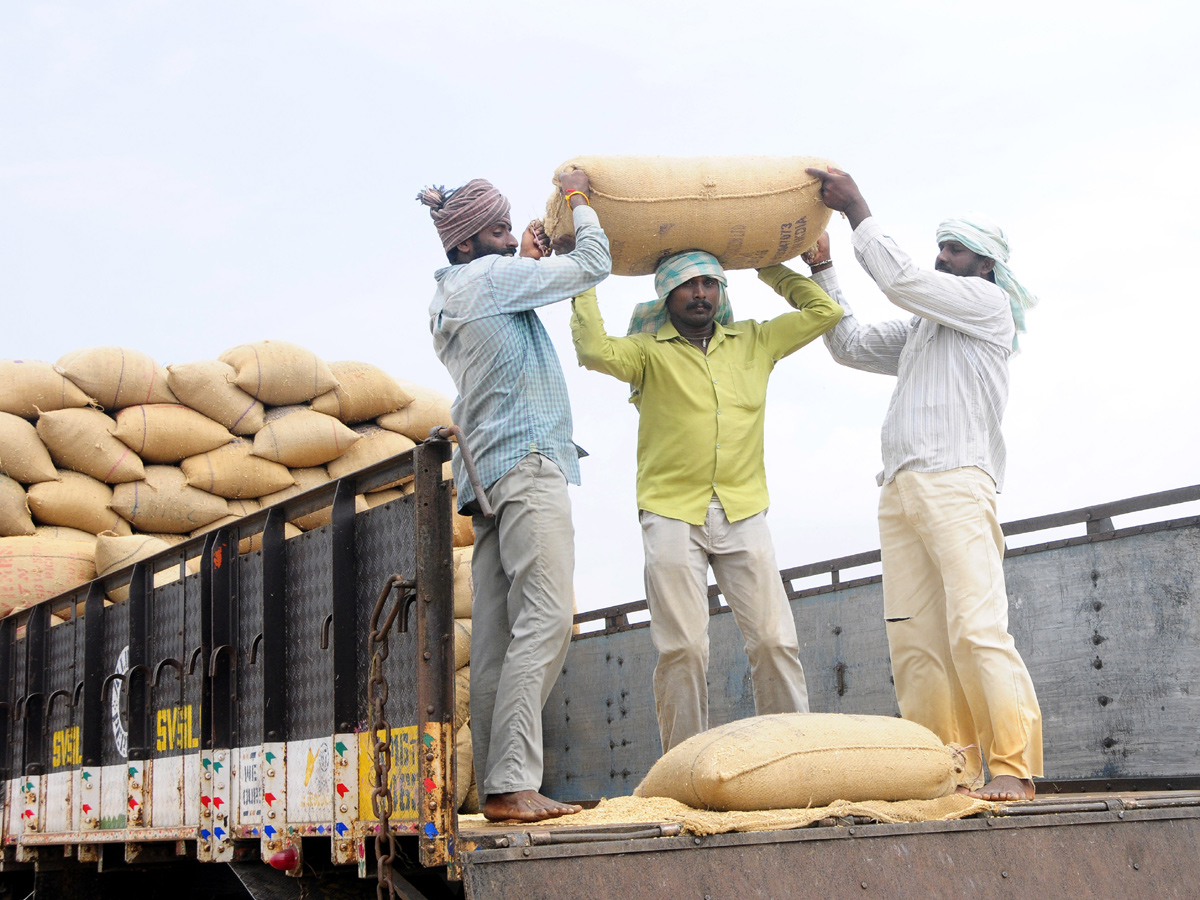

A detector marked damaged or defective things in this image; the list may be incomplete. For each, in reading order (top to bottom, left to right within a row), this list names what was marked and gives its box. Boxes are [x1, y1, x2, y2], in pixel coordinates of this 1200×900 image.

rusty chain [364, 573, 417, 900]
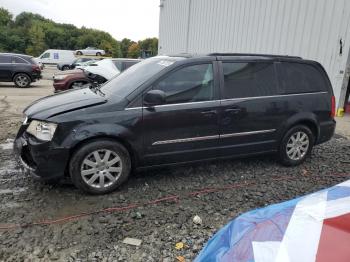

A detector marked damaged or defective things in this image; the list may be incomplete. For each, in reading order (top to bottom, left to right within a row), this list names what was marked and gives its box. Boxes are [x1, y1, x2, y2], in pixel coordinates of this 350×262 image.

damaged hood [24, 87, 106, 119]
broken headlight [26, 120, 57, 141]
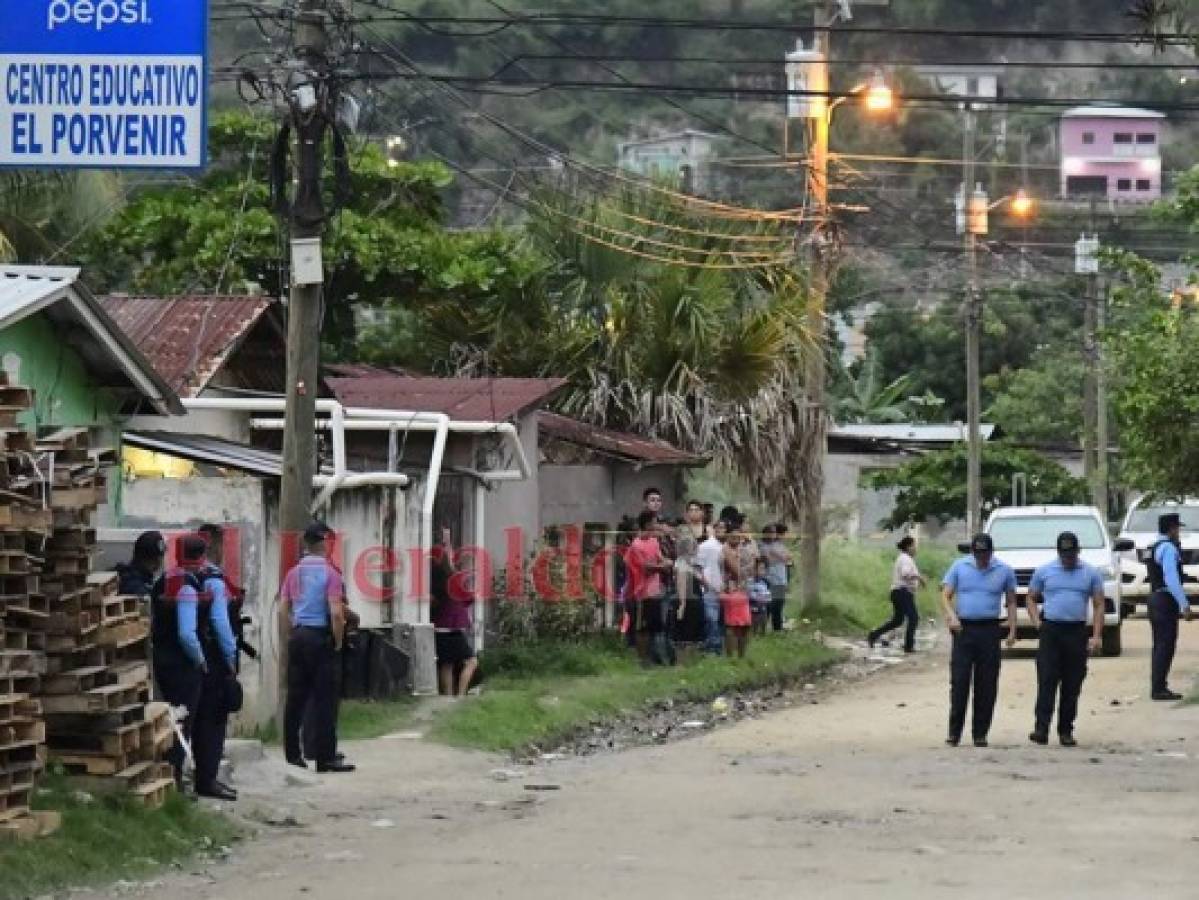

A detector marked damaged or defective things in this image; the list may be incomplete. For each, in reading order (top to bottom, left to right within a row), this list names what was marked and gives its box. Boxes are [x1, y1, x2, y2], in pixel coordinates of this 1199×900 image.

rusty metal roof [99, 296, 276, 397]
rusty metal roof [326, 376, 568, 426]
rusty metal roof [539, 412, 705, 467]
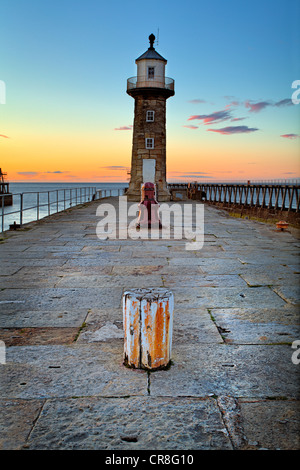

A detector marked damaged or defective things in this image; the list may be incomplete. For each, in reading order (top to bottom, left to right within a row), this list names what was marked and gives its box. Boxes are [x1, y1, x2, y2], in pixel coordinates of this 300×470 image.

rusty bollard [122, 286, 173, 370]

———

▶ DIRECTIONS FOR THIS TASK:
Could all the data above be given again exactly, leaving out its images?

▶ COMPLETED EXERCISE:
A detector marked damaged or defective things in this image; the list may be incomplete. For each, in reading order (top to bottom, left to right within a row), this list names what was marked and gives its box. Boxes are [x1, y1, x2, y2], in pixel coordinates of this 1200×900 image.

rusty chain [364, 573, 417, 900]

A detector marked damaged or defective things in this image; the list may be incomplete. For each, in reading order (top to bottom, left to right within a row), this list names what was marked and gives its box. Boxes are [x1, y1, x2, y2], in pixel coordinates of this 350×262 image.

damaged hood [24, 87, 106, 119]
broken headlight [26, 120, 57, 141]

A detector marked damaged or defective things in this image; the list may be incomplete. For each, in reading order (top to bottom, left to right within a row), this list names what was marked and gives its box. Boxes are [x1, y1, x2, y2], in pixel coordinates of this 1199×900 image.

rusty metal roof [99, 296, 276, 397]
rusty metal roof [326, 376, 568, 426]
rusty metal roof [539, 412, 705, 467]

A detector marked damaged or defective things in this image; the list may be incomplete. For each, in reading order (top to bottom, left to right within a row), this list names what was marked and gives its box. Boxes are [x1, y1, x2, y2], in pixel coordinates of this 300×470 image.

rusty bollard [122, 286, 173, 370]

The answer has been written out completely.